With marketers allocating more advertising spend to mobile, a number of recent campaigns highlight how brands are now going beyond basic apps and sites to prominently play up location.
Here are four interesting examples within the past few months that demonstrate what’s happening in mobile and where brands are investing most right now.
Apple’s launch of iBeacon technology last year prompted marketers to pack brick-and-mortar stores with location-sensitive devices that send out push notifications to shoppers who have downloaded a brand’s mobile app.
Now, big retailers like Lord & Taylor and Hudson’s Bay are using beacons to switch up mobile creative based on where a shopper is in a store. Hudson’s Bay is running pilot programs in 10 stores that aim to give the department chain some information on which offers drive the highest response rates.
If the tests bode well, don’t be surprised if your phone starts getting zapped by deals and offers from big brands, too. Walgreens-owned Duane Reade and Hillshire Brands are also experimenting with beacons.
Quirky and GE recently teamed up to develop a mobile-controlled air conditioner. To promote it, the companies ran a location-based marketing campaign that targeted the Boston and New York markets.
The campaign leaned on Poncho, a weather alert system that sends out daily forecasts through email and text messages. A promo with a link to buy the air conditioner online popped up in weather alerts when the temperature rose above 75 degrees.
Poncho claims that its emails have a 60 percent open rate and close to 100 percent of text messages are opened. Those numbers don’t translate directly to consumers who actually clicked through on the coupons and bought the air conditioners, but it does mean that the ad was likely seen by the majority of targeted consumers.
The Montana Bureau of Tourism and Starcom Media Vest’s Spark wrapped up a location-based campaign earlier this year that netted the state an additional $6.9 million in revenue, which led to another current campaign running through September.
The marketer’s mobile ads connected to a tile platform to find consumers who were previously at a ski resort and may be interested in a ski resort in Montana.

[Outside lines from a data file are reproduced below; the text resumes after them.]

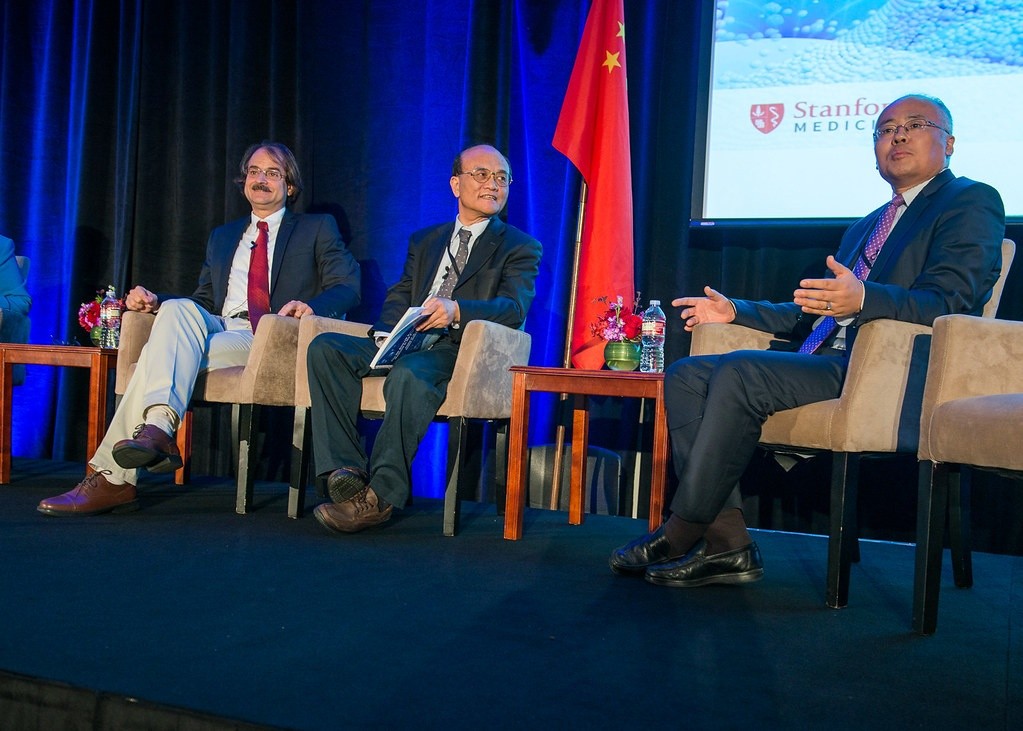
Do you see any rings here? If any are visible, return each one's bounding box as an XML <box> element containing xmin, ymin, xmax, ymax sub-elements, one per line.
<box><xmin>825</xmin><ymin>300</ymin><xmax>831</xmax><ymax>311</ymax></box>
<box><xmin>296</xmin><ymin>309</ymin><xmax>303</xmax><ymax>314</ymax></box>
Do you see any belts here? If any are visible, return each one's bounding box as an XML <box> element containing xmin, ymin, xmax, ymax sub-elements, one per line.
<box><xmin>230</xmin><ymin>310</ymin><xmax>249</xmax><ymax>321</ymax></box>
<box><xmin>830</xmin><ymin>336</ymin><xmax>846</xmax><ymax>351</ymax></box>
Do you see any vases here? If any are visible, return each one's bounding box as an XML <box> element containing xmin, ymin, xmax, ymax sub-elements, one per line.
<box><xmin>90</xmin><ymin>326</ymin><xmax>119</xmax><ymax>348</ymax></box>
<box><xmin>603</xmin><ymin>340</ymin><xmax>640</xmax><ymax>372</ymax></box>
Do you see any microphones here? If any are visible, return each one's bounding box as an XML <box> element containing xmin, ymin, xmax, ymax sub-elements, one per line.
<box><xmin>870</xmin><ymin>248</ymin><xmax>880</xmax><ymax>260</ymax></box>
<box><xmin>250</xmin><ymin>239</ymin><xmax>259</xmax><ymax>251</ymax></box>
<box><xmin>442</xmin><ymin>266</ymin><xmax>450</xmax><ymax>279</ymax></box>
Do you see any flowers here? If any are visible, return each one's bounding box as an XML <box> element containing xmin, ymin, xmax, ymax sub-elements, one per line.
<box><xmin>78</xmin><ymin>284</ymin><xmax>128</xmax><ymax>332</ymax></box>
<box><xmin>589</xmin><ymin>291</ymin><xmax>643</xmax><ymax>343</ymax></box>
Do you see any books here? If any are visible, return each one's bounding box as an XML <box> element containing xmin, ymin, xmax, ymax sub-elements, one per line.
<box><xmin>370</xmin><ymin>307</ymin><xmax>443</xmax><ymax>369</ymax></box>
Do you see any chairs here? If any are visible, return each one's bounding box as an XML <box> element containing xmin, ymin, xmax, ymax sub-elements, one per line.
<box><xmin>286</xmin><ymin>315</ymin><xmax>532</xmax><ymax>536</ymax></box>
<box><xmin>113</xmin><ymin>309</ymin><xmax>347</xmax><ymax>515</ymax></box>
<box><xmin>690</xmin><ymin>238</ymin><xmax>1015</xmax><ymax>610</ymax></box>
<box><xmin>914</xmin><ymin>313</ymin><xmax>1023</xmax><ymax>636</ymax></box>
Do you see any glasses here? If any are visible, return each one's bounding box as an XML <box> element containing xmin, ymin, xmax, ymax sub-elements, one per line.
<box><xmin>246</xmin><ymin>168</ymin><xmax>287</xmax><ymax>182</ymax></box>
<box><xmin>873</xmin><ymin>118</ymin><xmax>951</xmax><ymax>140</ymax></box>
<box><xmin>460</xmin><ymin>168</ymin><xmax>513</xmax><ymax>187</ymax></box>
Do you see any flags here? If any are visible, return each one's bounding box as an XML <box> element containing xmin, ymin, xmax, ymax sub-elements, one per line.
<box><xmin>553</xmin><ymin>0</ymin><xmax>634</xmax><ymax>370</ymax></box>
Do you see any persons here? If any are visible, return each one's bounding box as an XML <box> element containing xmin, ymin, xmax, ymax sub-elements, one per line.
<box><xmin>38</xmin><ymin>141</ymin><xmax>360</xmax><ymax>518</ymax></box>
<box><xmin>608</xmin><ymin>92</ymin><xmax>1004</xmax><ymax>587</ymax></box>
<box><xmin>305</xmin><ymin>145</ymin><xmax>541</xmax><ymax>535</ymax></box>
<box><xmin>0</xmin><ymin>235</ymin><xmax>33</xmax><ymax>315</ymax></box>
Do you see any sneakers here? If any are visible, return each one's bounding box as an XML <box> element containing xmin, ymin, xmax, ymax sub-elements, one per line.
<box><xmin>313</xmin><ymin>484</ymin><xmax>394</xmax><ymax>537</ymax></box>
<box><xmin>327</xmin><ymin>465</ymin><xmax>370</xmax><ymax>502</ymax></box>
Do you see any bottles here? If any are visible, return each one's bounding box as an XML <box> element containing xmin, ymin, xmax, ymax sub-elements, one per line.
<box><xmin>100</xmin><ymin>290</ymin><xmax>121</xmax><ymax>349</ymax></box>
<box><xmin>640</xmin><ymin>299</ymin><xmax>664</xmax><ymax>372</ymax></box>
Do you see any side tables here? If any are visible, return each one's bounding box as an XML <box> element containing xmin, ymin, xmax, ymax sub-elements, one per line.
<box><xmin>503</xmin><ymin>366</ymin><xmax>668</xmax><ymax>540</ymax></box>
<box><xmin>0</xmin><ymin>342</ymin><xmax>193</xmax><ymax>485</ymax></box>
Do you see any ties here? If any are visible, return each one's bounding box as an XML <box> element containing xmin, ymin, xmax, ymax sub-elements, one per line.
<box><xmin>247</xmin><ymin>221</ymin><xmax>272</xmax><ymax>336</ymax></box>
<box><xmin>797</xmin><ymin>194</ymin><xmax>905</xmax><ymax>355</ymax></box>
<box><xmin>435</xmin><ymin>228</ymin><xmax>473</xmax><ymax>300</ymax></box>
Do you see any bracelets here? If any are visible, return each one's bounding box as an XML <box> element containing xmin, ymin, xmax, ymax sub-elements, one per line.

Montana’s campaign underscores a bigger trend that takes location-based marketing up a notch. Instead of squarely focusing on the location of a consumer, marketers are now layering location on top of past behavior for more relevant messages.
Although mobile only represents a small fraction of retail payments, smaller merchants like New York ice cream store Van Leeuwen seem to be hopping on board.
The shop rolled out mobile payments with PayPal about four months ago and now generates 5 percent of revenue from the payment app.
The app uses geolocation to detect when a consumer is near a store and shows nearby offers and deals. Users then link the app to a credit card to pay at the point of sale.
The number of mobile payment apps continues to grow, but the location portion (and its solid e-commerce chops) has experts and research firms betting on PayPal to win the mobile payment space.